**Excerto do documento**:
⁂

Ian Siddons Heginworth

 

Neste despontar de dias claros e cores sublimes, o paradoxo desperta e leva-me a espaços de silêncio e ruído, contemplação e anseio. A cada renovação, deparo-me com a difícil tarefa de abandonar quem sou, perder identidades e certezas. Perder certezas tem sido a minha âncora, de dor e esperança, de encontro e despedida. 

Estes dias levam-me a um cansaço antigo, movimentos tão extremos que mal cabem dentro de mim e uma carência imensa de quietude e tranquilidade. O corpo oscila entre a alegria do sol e da explosão de vida que me enreda e partes que requerem tempo e descanso e, tendo sobrevivido ao Inverno, não sabem se conseguem florescer na Primavera.

⁂

**Tarefas a realizar**:
1) Transcreva do texto sobre a renovação da Primavera o trecho que começa em "Ian Siddons Heginworth" e termina em "encontro e despedida.".
2) Responda, com base no texto sobre a renovação da Primavera:
(a) O que é apresentado como âncora, de dor e esperança, de encontro e despedida?
(b) A que tipo de cansaço levam estes dias?
(c) Entre que duas coisas oscila o corpo?
3) Continue o texto sobre a renovação da Primavera a partir da última frase apresentada.

(Itens de raciocínio visuoespacial)
⁂

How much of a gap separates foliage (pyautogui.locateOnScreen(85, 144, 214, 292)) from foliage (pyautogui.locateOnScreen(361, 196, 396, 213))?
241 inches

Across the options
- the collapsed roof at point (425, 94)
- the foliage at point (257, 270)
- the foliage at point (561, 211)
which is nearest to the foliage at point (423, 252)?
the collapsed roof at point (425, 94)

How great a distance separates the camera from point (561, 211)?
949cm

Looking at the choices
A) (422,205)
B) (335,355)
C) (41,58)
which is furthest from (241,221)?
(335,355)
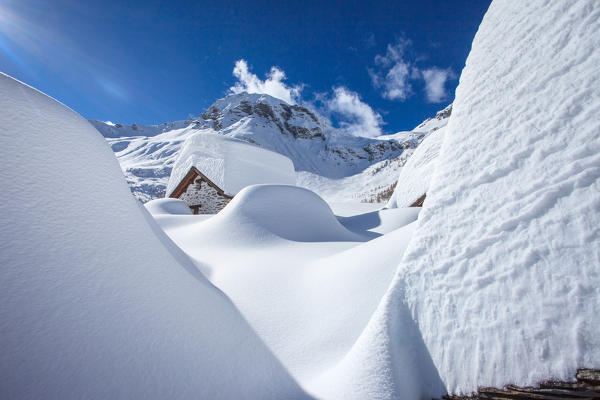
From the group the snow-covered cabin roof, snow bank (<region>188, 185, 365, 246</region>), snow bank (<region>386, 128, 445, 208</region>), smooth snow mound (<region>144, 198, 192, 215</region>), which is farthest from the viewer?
the snow-covered cabin roof

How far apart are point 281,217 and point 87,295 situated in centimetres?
369

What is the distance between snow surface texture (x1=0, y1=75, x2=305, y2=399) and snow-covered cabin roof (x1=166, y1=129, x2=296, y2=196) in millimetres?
8344

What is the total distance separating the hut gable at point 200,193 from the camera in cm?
980

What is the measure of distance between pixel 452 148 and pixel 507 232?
51cm

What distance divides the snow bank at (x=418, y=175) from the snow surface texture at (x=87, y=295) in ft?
20.1

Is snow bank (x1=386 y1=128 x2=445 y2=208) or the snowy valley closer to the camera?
the snowy valley

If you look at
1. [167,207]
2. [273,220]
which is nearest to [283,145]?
[167,207]

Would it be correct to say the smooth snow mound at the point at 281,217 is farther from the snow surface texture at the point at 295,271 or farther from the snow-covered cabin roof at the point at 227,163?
the snow-covered cabin roof at the point at 227,163

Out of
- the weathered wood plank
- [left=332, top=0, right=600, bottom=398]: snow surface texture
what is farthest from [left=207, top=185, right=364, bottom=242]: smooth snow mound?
the weathered wood plank

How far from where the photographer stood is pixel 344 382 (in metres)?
0.97

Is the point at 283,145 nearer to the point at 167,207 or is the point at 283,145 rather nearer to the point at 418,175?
the point at 167,207

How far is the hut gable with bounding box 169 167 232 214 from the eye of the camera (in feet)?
32.1

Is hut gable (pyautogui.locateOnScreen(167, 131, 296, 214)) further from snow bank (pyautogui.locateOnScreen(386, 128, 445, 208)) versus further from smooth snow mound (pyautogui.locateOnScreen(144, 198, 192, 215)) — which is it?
snow bank (pyautogui.locateOnScreen(386, 128, 445, 208))

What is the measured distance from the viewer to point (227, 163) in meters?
9.84
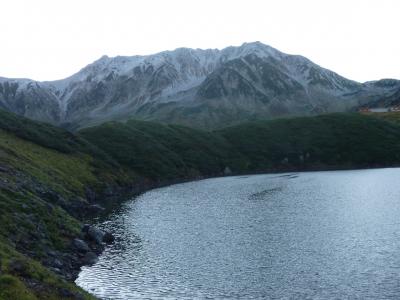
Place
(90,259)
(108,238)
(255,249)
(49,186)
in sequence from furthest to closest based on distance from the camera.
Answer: (49,186) → (108,238) → (255,249) → (90,259)

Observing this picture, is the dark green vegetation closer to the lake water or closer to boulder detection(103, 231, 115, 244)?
boulder detection(103, 231, 115, 244)

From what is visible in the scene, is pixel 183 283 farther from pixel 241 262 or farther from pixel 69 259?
pixel 69 259

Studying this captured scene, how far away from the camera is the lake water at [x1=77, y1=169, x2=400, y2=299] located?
49469 millimetres

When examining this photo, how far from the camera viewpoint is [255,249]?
66188mm

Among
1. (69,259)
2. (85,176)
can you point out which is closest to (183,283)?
(69,259)

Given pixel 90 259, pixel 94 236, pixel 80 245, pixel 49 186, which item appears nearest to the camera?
→ pixel 90 259

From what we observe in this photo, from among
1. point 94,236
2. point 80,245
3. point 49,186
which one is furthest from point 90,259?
point 49,186

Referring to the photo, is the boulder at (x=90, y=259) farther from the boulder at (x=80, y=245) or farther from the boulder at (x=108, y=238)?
the boulder at (x=108, y=238)

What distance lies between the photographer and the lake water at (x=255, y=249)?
49469 mm

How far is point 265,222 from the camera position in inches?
3418

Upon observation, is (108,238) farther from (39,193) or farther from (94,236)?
(39,193)

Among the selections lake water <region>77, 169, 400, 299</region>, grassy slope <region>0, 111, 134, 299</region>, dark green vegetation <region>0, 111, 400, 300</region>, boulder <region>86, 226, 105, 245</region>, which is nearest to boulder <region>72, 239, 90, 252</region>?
grassy slope <region>0, 111, 134, 299</region>

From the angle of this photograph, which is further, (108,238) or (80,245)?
(108,238)

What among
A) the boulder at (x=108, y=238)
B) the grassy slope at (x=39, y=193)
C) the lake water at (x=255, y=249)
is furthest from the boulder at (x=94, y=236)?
the lake water at (x=255, y=249)
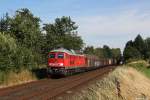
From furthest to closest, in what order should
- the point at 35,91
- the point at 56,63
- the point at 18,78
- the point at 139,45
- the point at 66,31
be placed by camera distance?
the point at 139,45
the point at 66,31
the point at 56,63
the point at 18,78
the point at 35,91

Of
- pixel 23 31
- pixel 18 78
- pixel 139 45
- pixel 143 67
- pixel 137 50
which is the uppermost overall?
pixel 139 45

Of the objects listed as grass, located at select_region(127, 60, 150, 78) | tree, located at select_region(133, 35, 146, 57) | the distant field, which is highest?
tree, located at select_region(133, 35, 146, 57)

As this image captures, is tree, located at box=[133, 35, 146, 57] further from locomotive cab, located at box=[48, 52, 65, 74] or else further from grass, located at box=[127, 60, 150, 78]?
locomotive cab, located at box=[48, 52, 65, 74]

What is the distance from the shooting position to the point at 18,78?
124 ft

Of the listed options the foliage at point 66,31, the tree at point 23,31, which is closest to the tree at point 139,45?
the foliage at point 66,31

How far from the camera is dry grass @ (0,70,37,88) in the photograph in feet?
114

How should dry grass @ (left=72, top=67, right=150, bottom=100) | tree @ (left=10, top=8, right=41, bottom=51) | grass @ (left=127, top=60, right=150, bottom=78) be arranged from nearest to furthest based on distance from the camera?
dry grass @ (left=72, top=67, right=150, bottom=100) < grass @ (left=127, top=60, right=150, bottom=78) < tree @ (left=10, top=8, right=41, bottom=51)

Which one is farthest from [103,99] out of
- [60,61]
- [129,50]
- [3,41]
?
[129,50]

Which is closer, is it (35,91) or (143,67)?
(35,91)

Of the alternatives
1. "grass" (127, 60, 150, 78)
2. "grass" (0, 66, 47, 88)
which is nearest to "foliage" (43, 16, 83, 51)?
"grass" (127, 60, 150, 78)

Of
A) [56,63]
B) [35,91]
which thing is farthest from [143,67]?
[35,91]

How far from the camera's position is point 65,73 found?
155ft

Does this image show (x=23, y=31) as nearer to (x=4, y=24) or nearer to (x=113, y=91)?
(x=4, y=24)

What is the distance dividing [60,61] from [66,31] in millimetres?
65433
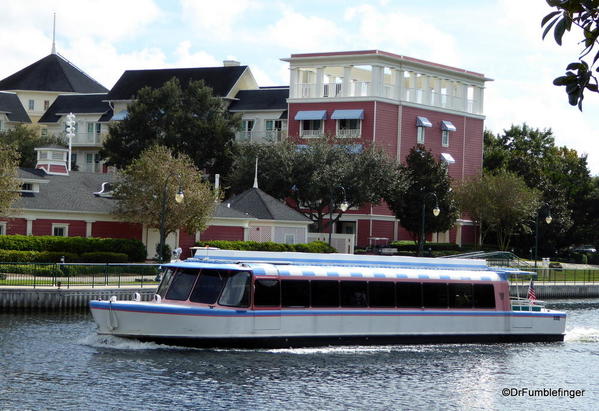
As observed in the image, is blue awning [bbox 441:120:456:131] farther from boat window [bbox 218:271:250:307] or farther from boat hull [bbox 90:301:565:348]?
boat window [bbox 218:271:250:307]

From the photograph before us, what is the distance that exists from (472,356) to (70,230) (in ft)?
111

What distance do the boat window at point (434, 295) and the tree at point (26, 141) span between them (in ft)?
238

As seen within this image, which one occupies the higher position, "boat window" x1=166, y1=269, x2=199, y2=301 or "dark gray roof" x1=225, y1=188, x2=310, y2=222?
"dark gray roof" x1=225, y1=188, x2=310, y2=222

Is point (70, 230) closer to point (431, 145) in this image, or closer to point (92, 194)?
point (92, 194)

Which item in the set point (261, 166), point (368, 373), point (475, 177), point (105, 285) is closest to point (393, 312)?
point (368, 373)

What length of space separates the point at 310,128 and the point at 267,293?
6287cm

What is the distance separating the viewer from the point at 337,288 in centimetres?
3559

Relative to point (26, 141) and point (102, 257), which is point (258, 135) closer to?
point (26, 141)

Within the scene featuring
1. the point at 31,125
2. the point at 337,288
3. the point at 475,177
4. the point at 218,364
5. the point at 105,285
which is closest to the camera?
the point at 218,364

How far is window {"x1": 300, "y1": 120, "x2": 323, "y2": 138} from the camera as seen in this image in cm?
9481

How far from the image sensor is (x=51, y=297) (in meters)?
44.8

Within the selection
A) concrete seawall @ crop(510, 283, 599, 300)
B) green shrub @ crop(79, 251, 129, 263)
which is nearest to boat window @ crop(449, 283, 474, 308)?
green shrub @ crop(79, 251, 129, 263)

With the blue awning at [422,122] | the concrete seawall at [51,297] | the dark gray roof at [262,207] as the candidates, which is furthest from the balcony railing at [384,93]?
the concrete seawall at [51,297]

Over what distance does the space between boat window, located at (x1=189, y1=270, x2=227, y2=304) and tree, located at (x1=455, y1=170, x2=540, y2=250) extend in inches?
2354
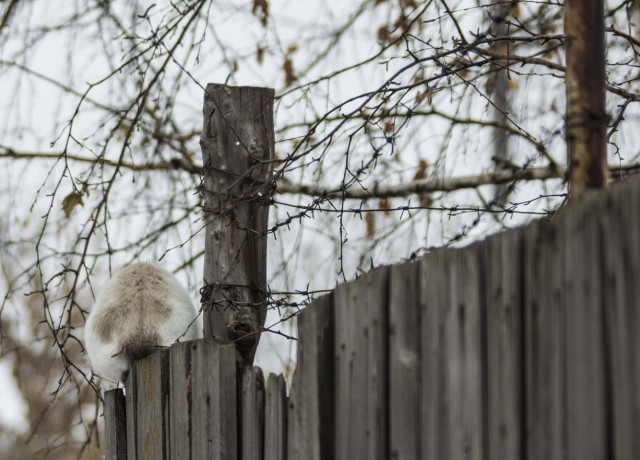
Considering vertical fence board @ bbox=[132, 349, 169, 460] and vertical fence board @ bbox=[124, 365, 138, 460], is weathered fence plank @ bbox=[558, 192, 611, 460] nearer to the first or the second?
vertical fence board @ bbox=[132, 349, 169, 460]

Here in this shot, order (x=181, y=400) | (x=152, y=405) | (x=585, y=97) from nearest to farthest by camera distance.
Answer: (x=585, y=97) < (x=181, y=400) < (x=152, y=405)

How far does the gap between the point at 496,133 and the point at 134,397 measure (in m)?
3.07

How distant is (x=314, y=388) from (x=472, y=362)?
0.55 meters

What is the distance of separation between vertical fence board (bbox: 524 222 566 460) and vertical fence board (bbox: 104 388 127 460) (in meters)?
1.79

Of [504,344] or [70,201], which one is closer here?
[504,344]

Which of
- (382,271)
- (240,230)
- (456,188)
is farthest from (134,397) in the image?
(456,188)

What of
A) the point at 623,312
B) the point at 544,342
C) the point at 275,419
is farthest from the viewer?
the point at 275,419

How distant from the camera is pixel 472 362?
5.41 ft

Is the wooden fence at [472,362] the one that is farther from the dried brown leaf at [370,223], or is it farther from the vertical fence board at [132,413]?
the dried brown leaf at [370,223]

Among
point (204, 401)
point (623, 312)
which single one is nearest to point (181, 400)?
point (204, 401)

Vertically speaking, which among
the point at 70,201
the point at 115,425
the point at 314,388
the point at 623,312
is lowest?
the point at 115,425

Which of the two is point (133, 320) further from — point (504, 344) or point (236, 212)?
point (504, 344)

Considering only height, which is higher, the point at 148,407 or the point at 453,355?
the point at 453,355

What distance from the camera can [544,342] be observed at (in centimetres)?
151
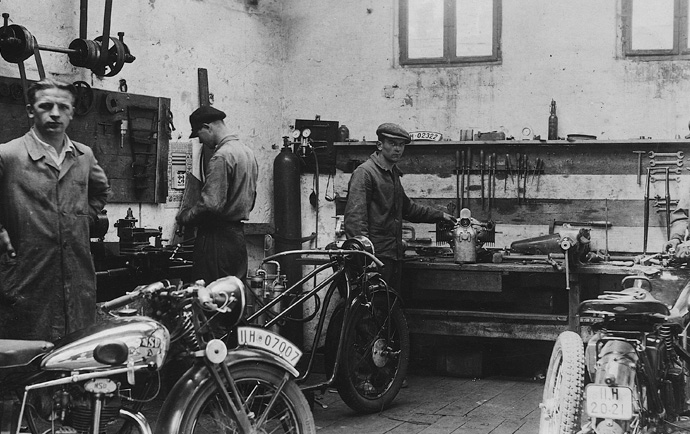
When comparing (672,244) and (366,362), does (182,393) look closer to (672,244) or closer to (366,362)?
(366,362)

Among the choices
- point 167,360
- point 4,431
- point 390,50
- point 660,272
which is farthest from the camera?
point 390,50

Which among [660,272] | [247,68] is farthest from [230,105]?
[660,272]

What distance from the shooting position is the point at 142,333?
3195mm

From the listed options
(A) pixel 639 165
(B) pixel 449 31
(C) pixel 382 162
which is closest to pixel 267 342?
(C) pixel 382 162

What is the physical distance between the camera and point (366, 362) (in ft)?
18.1

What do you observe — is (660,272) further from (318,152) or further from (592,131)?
(318,152)

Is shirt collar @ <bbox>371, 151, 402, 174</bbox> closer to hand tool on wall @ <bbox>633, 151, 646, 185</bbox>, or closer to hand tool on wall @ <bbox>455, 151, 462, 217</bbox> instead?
hand tool on wall @ <bbox>455, 151, 462, 217</bbox>

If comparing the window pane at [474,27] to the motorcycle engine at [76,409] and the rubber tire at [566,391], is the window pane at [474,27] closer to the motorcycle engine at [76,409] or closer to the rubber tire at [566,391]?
the rubber tire at [566,391]

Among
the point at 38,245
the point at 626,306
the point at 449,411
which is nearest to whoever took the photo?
the point at 626,306

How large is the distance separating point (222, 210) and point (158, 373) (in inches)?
86.6

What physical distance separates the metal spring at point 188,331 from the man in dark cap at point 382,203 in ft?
9.53

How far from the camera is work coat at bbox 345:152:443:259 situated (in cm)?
623

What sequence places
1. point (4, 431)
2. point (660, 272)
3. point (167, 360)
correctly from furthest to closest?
point (660, 272)
point (167, 360)
point (4, 431)

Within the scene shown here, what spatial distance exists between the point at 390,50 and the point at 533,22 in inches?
49.8
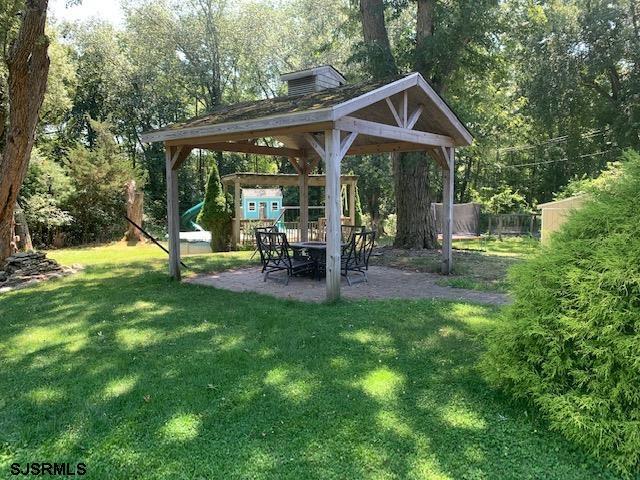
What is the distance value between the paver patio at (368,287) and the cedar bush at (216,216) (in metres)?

⁂

**Conjunto de respostas**:
1)
Ian Siddons Heginworth

 

Neste despontar de dias claros e cores sublimes, o paradoxo desperta e leva-me a espaços de silêncio e ruído, contemplação e anseio. A cada renovação, deparo-me com a difícil tarefa de abandonar quem sou, perder identidades e certezas. Perder certezas tem sido a minha âncora, de dor e esperança, de encontro e despedida.

2)
(a) Perder certezas.
(b) A um cansaço antigo.
(c) Entre a alegria do sol e da explosão de vida e partes que requerem tempo e descanso.

3)
Por vezes choro, porque trago dentro janelas que nunca se abriram, mas de onde antevi as flores e o leve esvoaçar das andorinhas. Dança em mim a sensação de tragédia no potencial, no que poderia ser, naquilo que a mente, a imaginação, a fantasia, ou mesmo a alma me permitem espreitar. Quem seríamos nós se não fossemos quem somos?

Tenho a bênção de não me arrepender de muitas coisas na vida, de caminhar firmemente por onde sou convidada. De encontrar luz nos erros, mergulhar do cimo dos penhascos, sabendo que a dor dos ossos partidos nem sempre supera o êxtase do voo.

Mas, ainda assim, doem-me os ossos e a efémera sensação de que me poderiam ter crescido asas. Ainda assim, questiono sempre que desconstruo, sustenho-me perante cada despedida. Mesmo acreditando que não nos podemos despedir do que nunca existiu. E, no entanto, assim é.

Há dias em que visto esta tristeza profunda pelas pontes que não se construíram, pelos lugares que não se preservaram, pois acredito por inteiro que os finais podem ser, também, poesia. E acolho-me em dor quando assim não acontece e as palavras doem.

As mudanças de estação trazem-me este desassossego, de luto e encantamento, força e fragilidade.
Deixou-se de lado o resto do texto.